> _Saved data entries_

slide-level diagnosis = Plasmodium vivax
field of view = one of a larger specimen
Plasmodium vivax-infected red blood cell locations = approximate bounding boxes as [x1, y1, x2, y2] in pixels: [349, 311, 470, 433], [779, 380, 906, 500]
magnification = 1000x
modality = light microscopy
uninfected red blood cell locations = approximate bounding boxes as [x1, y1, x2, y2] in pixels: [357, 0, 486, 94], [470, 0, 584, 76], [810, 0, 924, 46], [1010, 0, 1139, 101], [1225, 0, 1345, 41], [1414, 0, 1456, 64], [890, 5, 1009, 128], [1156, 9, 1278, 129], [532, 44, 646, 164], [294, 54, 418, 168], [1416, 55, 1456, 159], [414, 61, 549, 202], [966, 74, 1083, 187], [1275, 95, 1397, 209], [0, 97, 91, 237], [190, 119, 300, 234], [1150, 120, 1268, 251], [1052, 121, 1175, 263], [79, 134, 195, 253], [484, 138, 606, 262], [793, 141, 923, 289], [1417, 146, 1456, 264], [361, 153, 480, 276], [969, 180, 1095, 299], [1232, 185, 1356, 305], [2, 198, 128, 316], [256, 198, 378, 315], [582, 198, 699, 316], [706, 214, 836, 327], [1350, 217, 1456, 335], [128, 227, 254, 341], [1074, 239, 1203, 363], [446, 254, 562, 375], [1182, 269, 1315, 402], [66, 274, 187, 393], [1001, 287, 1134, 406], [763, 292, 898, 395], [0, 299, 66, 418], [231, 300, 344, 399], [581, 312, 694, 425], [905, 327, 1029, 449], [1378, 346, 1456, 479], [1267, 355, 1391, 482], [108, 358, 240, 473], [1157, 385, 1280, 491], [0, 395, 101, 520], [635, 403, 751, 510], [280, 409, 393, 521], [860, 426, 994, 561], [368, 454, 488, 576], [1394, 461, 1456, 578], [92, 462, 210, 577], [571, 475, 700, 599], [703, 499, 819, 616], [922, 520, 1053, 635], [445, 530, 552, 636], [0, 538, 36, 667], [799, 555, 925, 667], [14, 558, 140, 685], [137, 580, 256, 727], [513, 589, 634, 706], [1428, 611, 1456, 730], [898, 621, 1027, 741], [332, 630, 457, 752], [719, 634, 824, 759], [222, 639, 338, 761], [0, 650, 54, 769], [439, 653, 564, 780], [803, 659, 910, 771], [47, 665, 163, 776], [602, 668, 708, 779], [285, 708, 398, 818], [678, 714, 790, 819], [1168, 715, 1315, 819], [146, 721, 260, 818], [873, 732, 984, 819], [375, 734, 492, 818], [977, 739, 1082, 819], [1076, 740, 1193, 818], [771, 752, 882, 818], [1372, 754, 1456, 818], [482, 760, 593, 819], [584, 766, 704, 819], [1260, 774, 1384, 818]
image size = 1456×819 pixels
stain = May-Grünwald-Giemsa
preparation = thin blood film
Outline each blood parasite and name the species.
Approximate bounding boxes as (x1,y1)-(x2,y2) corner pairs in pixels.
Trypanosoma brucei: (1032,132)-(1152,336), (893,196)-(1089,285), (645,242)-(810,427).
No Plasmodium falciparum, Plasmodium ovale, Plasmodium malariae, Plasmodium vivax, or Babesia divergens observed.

> _Task instructions_
Read through the entries, then copy every line where the string "vivax" is found.

> _Problem solution_
slide-level diagnosis = Plasmodium vivax
Plasmodium vivax-infected red blood cell locations = approximate bounding boxes as [x1, y1, x2, y2] in pixels: [349, 311, 470, 433], [779, 380, 906, 500]
No Plasmodium falciparum, Plasmodium ovale, Plasmodium malariae, Plasmodium vivax, or Babesia divergens observed.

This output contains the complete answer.